— START Source data —
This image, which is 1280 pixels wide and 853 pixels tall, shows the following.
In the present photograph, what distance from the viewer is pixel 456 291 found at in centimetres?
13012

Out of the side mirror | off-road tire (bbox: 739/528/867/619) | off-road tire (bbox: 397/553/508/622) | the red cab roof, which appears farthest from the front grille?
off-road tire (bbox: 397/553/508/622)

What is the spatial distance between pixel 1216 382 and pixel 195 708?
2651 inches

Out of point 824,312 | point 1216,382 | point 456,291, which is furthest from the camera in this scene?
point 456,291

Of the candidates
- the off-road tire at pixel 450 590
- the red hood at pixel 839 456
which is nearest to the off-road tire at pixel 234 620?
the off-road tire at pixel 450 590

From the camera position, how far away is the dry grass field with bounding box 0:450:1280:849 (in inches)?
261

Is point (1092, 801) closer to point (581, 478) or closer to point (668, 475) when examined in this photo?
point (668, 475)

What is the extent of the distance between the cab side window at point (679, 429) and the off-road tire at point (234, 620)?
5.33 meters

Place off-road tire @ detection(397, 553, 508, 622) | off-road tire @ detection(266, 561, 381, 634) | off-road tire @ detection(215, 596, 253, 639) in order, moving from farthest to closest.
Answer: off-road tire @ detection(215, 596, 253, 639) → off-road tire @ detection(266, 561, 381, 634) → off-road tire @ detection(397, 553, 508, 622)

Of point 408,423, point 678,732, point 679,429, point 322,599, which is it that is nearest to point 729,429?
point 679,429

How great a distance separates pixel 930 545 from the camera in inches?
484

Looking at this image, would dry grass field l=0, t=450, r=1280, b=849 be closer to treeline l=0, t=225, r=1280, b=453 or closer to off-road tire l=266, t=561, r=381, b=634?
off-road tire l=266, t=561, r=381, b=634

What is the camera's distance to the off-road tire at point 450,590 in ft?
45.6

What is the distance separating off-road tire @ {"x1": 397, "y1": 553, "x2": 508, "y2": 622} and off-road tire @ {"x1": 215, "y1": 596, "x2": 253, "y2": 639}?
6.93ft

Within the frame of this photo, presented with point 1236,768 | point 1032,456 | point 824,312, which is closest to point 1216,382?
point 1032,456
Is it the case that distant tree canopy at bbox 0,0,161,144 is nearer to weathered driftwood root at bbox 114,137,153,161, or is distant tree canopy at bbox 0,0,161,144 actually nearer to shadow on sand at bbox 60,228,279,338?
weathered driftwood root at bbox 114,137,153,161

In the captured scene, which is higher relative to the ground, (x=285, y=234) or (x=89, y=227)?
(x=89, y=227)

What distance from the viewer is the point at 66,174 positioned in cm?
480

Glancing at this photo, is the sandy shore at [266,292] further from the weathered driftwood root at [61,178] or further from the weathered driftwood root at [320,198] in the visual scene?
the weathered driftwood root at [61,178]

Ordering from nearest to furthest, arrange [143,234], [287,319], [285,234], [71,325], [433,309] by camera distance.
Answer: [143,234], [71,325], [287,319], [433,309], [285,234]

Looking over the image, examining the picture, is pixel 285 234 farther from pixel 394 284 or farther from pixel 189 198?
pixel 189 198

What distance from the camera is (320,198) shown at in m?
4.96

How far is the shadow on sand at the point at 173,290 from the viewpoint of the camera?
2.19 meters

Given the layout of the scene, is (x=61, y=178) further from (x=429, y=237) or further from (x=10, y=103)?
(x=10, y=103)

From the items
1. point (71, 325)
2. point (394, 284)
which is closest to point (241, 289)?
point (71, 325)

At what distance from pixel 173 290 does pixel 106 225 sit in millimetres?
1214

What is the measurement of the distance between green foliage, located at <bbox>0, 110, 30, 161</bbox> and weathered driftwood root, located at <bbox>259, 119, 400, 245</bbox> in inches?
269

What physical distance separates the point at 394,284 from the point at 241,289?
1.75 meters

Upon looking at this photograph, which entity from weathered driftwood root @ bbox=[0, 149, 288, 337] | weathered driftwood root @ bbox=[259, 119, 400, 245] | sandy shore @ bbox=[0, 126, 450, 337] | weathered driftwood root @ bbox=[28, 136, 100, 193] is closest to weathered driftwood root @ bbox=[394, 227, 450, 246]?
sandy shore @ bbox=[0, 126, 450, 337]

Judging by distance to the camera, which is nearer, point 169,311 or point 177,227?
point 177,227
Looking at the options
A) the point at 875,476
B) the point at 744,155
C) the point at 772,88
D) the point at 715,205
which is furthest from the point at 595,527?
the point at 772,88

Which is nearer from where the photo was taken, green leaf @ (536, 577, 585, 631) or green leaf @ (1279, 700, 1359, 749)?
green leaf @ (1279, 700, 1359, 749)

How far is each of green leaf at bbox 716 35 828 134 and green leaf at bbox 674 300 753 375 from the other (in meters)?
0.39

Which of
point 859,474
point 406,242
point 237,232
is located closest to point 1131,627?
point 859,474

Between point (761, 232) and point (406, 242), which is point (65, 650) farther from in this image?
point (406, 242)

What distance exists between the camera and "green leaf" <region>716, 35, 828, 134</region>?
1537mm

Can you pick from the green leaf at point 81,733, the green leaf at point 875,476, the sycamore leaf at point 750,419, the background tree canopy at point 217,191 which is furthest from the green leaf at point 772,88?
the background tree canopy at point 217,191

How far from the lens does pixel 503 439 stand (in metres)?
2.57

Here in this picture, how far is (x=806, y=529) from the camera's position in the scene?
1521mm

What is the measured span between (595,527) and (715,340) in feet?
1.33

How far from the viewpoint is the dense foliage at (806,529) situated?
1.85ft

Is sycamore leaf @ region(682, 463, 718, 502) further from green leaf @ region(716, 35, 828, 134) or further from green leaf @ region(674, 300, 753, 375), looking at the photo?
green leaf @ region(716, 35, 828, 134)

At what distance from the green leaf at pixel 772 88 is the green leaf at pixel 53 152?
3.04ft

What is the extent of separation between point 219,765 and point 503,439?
— END Source data —
◆ Stated goal
Rewrite the entire listing above as a JSON list of strings, with one string for each line and no entries for blank lines.

◆ Answer to this problem
[
  "This image, which is 1280 pixels wide and 853 pixels tall, shows the following.",
  "In the present photograph, what distance from the viewer is pixel 456 291 found at in centimetres?",
  "13012",
  "Out of the side mirror | off-road tire (bbox: 739/528/867/619) | off-road tire (bbox: 397/553/508/622) | the red cab roof, which appears farthest from the front grille?",
  "off-road tire (bbox: 397/553/508/622)",
  "What is the spatial distance between pixel 1216 382 and pixel 195 708?",
  "2651 inches",
  "Out of point 824,312 | point 1216,382 | point 456,291, which is furthest from the camera in this scene?",
  "point 456,291",
  "Of the candidates",
  "- the off-road tire at pixel 450 590",
  "- the red hood at pixel 839 456",
  "which is nearest to the off-road tire at pixel 234 620?",
  "the off-road tire at pixel 450 590",
  "From the camera position, how far away is the dry grass field with bounding box 0:450:1280:849 (in inches)?",
  "261",
  "Is point (1092, 801) closer to point (581, 478) or closer to point (668, 475) when examined in this photo?",
  "point (668, 475)",
  "What is the extent of the distance between the cab side window at point (679, 429) and the off-road tire at point (234, 620)?",
  "5.33 meters",
  "Place off-road tire @ detection(397, 553, 508, 622) | off-road tire @ detection(266, 561, 381, 634) | off-road tire @ detection(215, 596, 253, 639) in order, moving from farthest to closest.",
  "Answer: off-road tire @ detection(215, 596, 253, 639) → off-road tire @ detection(266, 561, 381, 634) → off-road tire @ detection(397, 553, 508, 622)",
  "Of point 408,423, point 678,732, point 679,429, point 322,599, which is it that is nearest to point 729,429?",
  "point 679,429",
  "How great a distance separates pixel 930 545 from the camera in inches?",
  "484",
  "Looking at this image, would dry grass field l=0, t=450, r=1280, b=849 be closer to treeline l=0, t=225, r=1280, b=453 or closer to off-road tire l=266, t=561, r=381, b=634?",
  "off-road tire l=266, t=561, r=381, b=634",
  "What is the camera's distance to the off-road tire at point 450,590 in ft?",
  "45.6",
  "What is the distance separating off-road tire @ {\"x1\": 397, \"y1\": 553, \"x2\": 508, \"y2\": 622} and off-road tire @ {\"x1\": 215, \"y1\": 596, \"x2\": 253, \"y2\": 639}?",
  "6.93ft",
  "Within the frame of this photo, presented with point 1236,768 | point 1032,456 | point 824,312, which is closest to point 1216,382?",
  "point 1032,456",
  "Is it the case that distant tree canopy at bbox 0,0,161,144 is nearer to weathered driftwood root at bbox 114,137,153,161, or is distant tree canopy at bbox 0,0,161,144 actually nearer to shadow on sand at bbox 60,228,279,338?",
  "weathered driftwood root at bbox 114,137,153,161",
  "In the captured scene, which is higher relative to the ground, (x=285, y=234) or (x=89, y=227)?",
  "(x=89, y=227)",
  "What distance from the viewer is the point at 66,174 positioned in cm?",
  "480",
  "Glancing at this photo, is the sandy shore at [266,292] further from the weathered driftwood root at [61,178] or further from the weathered driftwood root at [320,198] in the visual scene?",
  "the weathered driftwood root at [61,178]",
  "Ordering from nearest to furthest, arrange [143,234], [287,319], [285,234], [71,325], [433,309] by camera distance.",
  "Answer: [143,234], [71,325], [287,319], [433,309], [285,234]",
  "Looking over the image, examining the picture, is pixel 285 234 farther from pixel 394 284 or farther from pixel 189 198?",
  "pixel 189 198",
  "What distance from the camera is (320,198) shown at in m?",
  "4.96",
  "How far is the shadow on sand at the point at 173,290 from the viewpoint of the camera?",
  "2.19 meters",
  "Given the layout of the scene, is (x=61, y=178) further from (x=429, y=237) or further from (x=10, y=103)?",
  "(x=10, y=103)",
  "From the items",
  "1. point (71, 325)",
  "2. point (394, 284)",
  "which is closest to point (241, 289)?",
  "point (71, 325)",
  "At what distance from pixel 173 290 does pixel 106 225 sit in millimetres?",
  "1214",
  "What is the measurement of the distance between green foliage, located at <bbox>0, 110, 30, 161</bbox> and weathered driftwood root, located at <bbox>259, 119, 400, 245</bbox> in inches?",
  "269",
  "What physical distance separates the point at 394,284 from the point at 241,289?",
  "1.75 meters",
  "Upon looking at this photograph, which entity from weathered driftwood root @ bbox=[0, 149, 288, 337] | weathered driftwood root @ bbox=[259, 119, 400, 245] | sandy shore @ bbox=[0, 126, 450, 337] | weathered driftwood root @ bbox=[28, 136, 100, 193] is closest to weathered driftwood root @ bbox=[394, 227, 450, 246]?",
  "sandy shore @ bbox=[0, 126, 450, 337]",
  "Judging by distance to the camera, which is nearer, point 169,311 or point 177,227?",
  "point 177,227",
  "Looking at the options",
  "A) the point at 875,476",
  "B) the point at 744,155",
  "C) the point at 772,88",
  "D) the point at 715,205",
  "which is furthest from the point at 595,527?",
  "the point at 772,88",
  "Which is nearer from where the photo was taken, green leaf @ (536, 577, 585, 631) or green leaf @ (1279, 700, 1359, 749)?",
  "green leaf @ (1279, 700, 1359, 749)",
  "How far is each of green leaf at bbox 716 35 828 134 and green leaf at bbox 674 300 753 375 from the other (in meters)?",
  "0.39",
  "Which of",
  "point 859,474",
  "point 406,242",
  "point 237,232",
  "is located closest to point 1131,627?",
  "point 859,474",
  "Between point (761, 232) and point (406, 242), which is point (65, 650) farther from in this image?",
  "point (406, 242)",
  "What distance exists between the camera and \"green leaf\" <region>716, 35, 828, 134</region>?",
  "1537mm",
  "Can you pick from the green leaf at point 81,733, the green leaf at point 875,476, the sycamore leaf at point 750,419, the background tree canopy at point 217,191 which is furthest from the green leaf at point 772,88?",
  "the background tree canopy at point 217,191",
  "How far from the lens does pixel 503 439 stand (in metres)?",
  "2.57",
  "Here in this picture, how far is (x=806, y=529) from the camera's position in the scene?",
  "1521mm",
  "What is the measured span between (595,527) and (715,340) in feet?",
  "1.33",
  "How far from the viewpoint is the dense foliage at (806,529) situated?",
  "1.85ft",
  "Is sycamore leaf @ region(682, 463, 718, 502) further from green leaf @ region(716, 35, 828, 134) or further from green leaf @ region(674, 300, 753, 375), looking at the photo?",
  "green leaf @ region(716, 35, 828, 134)",
  "At what distance from the green leaf at pixel 772 88 is the green leaf at pixel 53 152?",
  "3.04ft",
  "What is the extent of separation between point 219,765 and point 503,439?"
]